▸ **Document passage**

Wednesday’s deadline for filing income-tax returns marks the first time that Americans without health insurance must pay a tax penalty under the Affordable Care Act, and while it’s too late to avoid the tax for 2014, there’s still time to avoid paying the full penalty for this year.
In New Jersey, tax preparers are finding that some clients are facing an entirely different problem: having to pay back some of the subsidies they received when they applied to buy health insurance last year. That’s because those people wound up having a higher income than they estimated when they applied and received the the tax credits.
Anticipating that some people would be unaware of the ACA noninsurance penalty until they filed their taxes, the federal government has offered a special enrollment period through April 30 to enable people without insurance to apply for coverage through for the insurance marketplace.
While this won’t help people avoid the 2014 penalty, the special enrollment period will give them the chance avoid two years of penalties. The regular open enrollment period for the marketplace ended on Feb. 15. Open enrollment for 2016 will start on Nov. 1.
The penalty for being uninsured in 2014, which the federal government calls the “individual shared responsibility payment,” is the greater amount of $95 per person or 1 percent of household income.

▸ **Data extract**
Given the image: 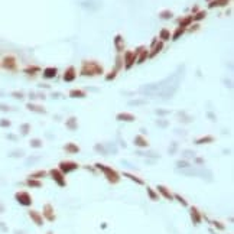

▸ **Written instruction A**
Repeat word for word the part of the article on the health insurance tax penalty that opens with the words containing "Anticipating that some" and closes with "start on Nov. 1.".
▸ **Written instruction B**
Answer these questions about the article on the health insurance tax penalty:
(i) On what date did the regular open enrollment period for the marketplace end?
(ii) What name does the federal government give to the penalty for being uninsured in 2014?
(iii) Through what date does the special enrollment period run?

▸ **Finished answer A**
Anticipating that some people would be unaware of the ACA noninsurance penalty until they filed their taxes, the federal government has offered a special enrollment period through April 30 to enable people without insurance to apply for coverage through for the insurance marketplace.
While this won’t help people avoid the 2014 penalty, the special enrollment period will give them the chance avoid two years of penalties. The regular open enrollment period for the marketplace ended on Feb. 15. Open enrollment for 2016 will start on Nov. 1.

▸ **Finished answer B**
(i) Feb. 15
(ii) The "individual shared responsibility payment"
(iii) April 30